- **DIRECTIONS**:
Could you print the entries below exactly, starting at the line that contains "Old MacDonald Had" and stopping after the last one?
(INFORMATION GIVEN)
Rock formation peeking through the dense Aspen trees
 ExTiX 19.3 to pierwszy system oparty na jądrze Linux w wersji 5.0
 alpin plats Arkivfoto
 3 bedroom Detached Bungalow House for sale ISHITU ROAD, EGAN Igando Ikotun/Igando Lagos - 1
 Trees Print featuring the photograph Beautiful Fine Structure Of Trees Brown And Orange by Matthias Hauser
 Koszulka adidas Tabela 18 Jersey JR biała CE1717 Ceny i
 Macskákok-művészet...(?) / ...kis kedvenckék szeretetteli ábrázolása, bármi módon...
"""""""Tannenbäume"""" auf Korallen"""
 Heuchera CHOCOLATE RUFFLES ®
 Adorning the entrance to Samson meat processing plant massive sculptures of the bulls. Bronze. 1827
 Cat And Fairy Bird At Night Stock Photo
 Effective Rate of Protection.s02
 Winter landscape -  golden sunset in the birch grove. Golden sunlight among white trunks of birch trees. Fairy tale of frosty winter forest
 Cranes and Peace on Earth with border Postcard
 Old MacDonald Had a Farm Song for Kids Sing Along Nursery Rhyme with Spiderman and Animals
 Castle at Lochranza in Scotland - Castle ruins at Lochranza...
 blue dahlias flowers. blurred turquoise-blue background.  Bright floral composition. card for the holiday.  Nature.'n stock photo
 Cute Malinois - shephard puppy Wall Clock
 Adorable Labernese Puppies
(End INFORMATION GIVEN)
- **RESPONSE**:
 Old MacDonald Had a Farm Song for Kids Sing Along Nursery Rhyme with Spiderman and Animals
 Castle at Lochranza in Scotland - Castle ruins at Lochranza...
 blue dahlias flowers. blurred turquoise-blue background.  Bright floral composition. card for the holiday.  Nature.'n stock photo
 Cute Malinois - shephard puppy Wall Clock
 Adorable Labernese Puppies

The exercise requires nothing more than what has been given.